Dora gritava que era um absurdo Pepino querer ir para uma festa na noite que o Brasil chorava a morte do presidente. Pepe olhou bem o filho e respondeu que não via nada demais.

Dora espantada perguntou a Pepe como ele não via nada demais e Pepe alegou que Getúlio era um bandido, seu exército fora o responsável pelo pai parar numa cadeira de rodas e o extermínio da família de Mariana.

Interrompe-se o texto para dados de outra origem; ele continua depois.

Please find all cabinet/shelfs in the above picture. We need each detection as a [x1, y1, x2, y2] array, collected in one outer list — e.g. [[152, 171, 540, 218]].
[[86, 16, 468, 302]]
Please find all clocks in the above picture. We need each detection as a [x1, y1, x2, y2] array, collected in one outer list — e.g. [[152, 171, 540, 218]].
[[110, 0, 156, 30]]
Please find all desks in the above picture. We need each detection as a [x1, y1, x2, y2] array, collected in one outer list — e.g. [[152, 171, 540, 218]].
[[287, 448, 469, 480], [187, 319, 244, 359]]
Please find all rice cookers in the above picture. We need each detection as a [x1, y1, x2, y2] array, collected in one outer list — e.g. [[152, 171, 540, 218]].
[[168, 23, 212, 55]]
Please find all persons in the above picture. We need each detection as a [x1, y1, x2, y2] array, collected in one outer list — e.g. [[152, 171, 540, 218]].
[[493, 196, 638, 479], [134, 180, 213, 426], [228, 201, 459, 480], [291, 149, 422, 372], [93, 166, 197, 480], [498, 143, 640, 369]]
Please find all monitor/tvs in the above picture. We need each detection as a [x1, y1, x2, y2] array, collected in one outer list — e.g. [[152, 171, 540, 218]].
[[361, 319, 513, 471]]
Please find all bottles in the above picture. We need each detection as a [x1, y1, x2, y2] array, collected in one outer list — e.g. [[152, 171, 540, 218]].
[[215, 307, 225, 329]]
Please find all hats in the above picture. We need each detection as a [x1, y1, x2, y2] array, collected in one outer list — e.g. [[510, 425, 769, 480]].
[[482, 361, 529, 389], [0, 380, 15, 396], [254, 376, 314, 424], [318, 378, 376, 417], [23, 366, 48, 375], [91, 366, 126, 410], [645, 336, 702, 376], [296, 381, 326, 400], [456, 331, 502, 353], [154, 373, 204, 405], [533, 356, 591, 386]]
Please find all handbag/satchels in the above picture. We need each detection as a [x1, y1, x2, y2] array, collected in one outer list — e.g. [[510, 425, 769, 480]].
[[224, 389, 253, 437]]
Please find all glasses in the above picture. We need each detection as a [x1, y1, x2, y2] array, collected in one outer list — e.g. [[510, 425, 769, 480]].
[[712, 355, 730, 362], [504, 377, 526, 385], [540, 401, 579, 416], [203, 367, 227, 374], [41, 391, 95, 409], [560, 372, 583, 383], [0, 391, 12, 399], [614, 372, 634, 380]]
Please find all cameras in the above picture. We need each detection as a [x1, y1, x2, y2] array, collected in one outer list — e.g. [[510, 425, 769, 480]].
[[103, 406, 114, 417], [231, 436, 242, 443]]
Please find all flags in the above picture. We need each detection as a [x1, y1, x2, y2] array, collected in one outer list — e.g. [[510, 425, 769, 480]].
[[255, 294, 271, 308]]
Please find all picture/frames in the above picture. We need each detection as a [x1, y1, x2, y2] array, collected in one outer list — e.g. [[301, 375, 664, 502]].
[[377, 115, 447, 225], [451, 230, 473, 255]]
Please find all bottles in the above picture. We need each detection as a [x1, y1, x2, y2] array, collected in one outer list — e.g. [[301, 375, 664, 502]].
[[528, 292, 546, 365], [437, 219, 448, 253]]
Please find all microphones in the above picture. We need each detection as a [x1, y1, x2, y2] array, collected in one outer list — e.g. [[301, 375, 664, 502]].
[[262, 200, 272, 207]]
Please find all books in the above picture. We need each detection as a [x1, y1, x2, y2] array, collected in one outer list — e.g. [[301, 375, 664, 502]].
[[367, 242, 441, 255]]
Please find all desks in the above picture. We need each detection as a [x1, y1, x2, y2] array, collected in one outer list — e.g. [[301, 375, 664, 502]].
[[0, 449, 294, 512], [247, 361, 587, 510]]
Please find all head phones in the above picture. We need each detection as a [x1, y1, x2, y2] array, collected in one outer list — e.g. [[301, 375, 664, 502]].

Dora ficou sem palavras e Pepe se virou para o filho. Disse bem sério que não queria mais o garoto envolvido em confusões. Pepino respondeu “eu não busco confusões, elas que me perseguem”.

Pepe não achou graça e Pepino prometeu não se envolver em problemas. Pediu a chave do carro ao pai que se recusou a entregar alegando o rapaz ser menor de idade.

Pepino deu um beijo no pai, outro na avó e prometeu rezar por Getúlio durante a festa. Saiu da casa enquanto a avó lhe chamava de atrevido.

Do lado de fora entrou em um dos carros do pai e fez ligação direta. Zaqueu entrava na mansão e viu o que o rapaz fazia. Foi até o menino e provocou “Já vai fazer besteira né?”. Pepino que estava abaixado fazendo a ligação se levantou e respondeu “nada, estou indo rezar pelo Getúlio”.

O carro pegou e sorrindo Pepino contou para Zaqueu “Viu? Lá do céu nosso presidente já faz milagres”. Deu tchau e partiu.

Pepino era debochado, provocador, brigão e extremamente sedutor. Era uma espécie de James Dean tendo um grande fã clube. O mais velho dos quatro filhos de Pepe Granata, o herdeiro natural de seu império.

Uma grande festa ocorria no clube do Fluminense, nas Laranjeiras. Era a festa de quinze anos de Bianca Fontenelle, filha de Abrão Fontenelle, um dos grandes magnatas da cidade.

A festa já estava cheia. Pessoas da alta sociedade dançando embaladas por uma orquestra enquanto Pepino e os amigos Josué e Felipe andavam na toda num carro bebendo e rindo em direção ao evento.

Josué lembrava da última festa que foram e acabaram com a mesma parando todos na delegacia. Pepino riu e respondeu que não podia mais vacilar, pois o pai estava de olho. Felipe também rindo alegou que o Barão tinha coisas mais sérias pra se preocupar que com ele.

Pepino gargalhou e contou que aquele império um dia seria todo dele e gastaria a grana toda com farra. Os três jogaram suas garrafas pelas janelas espatifando na calçada e em disparada foram para a festa.

Estacionaram em frente ao clube, pentearam seus cabelos pela última vez e entraram.

Quando aqueles três rapazes de calças jeans, camisas brancas e jaquetas de couro entraram na festa o burburinho foi um só “lá vem confusão”. Pepino entrou no salão e de cara pegou uma taça de champanhe de um garçom.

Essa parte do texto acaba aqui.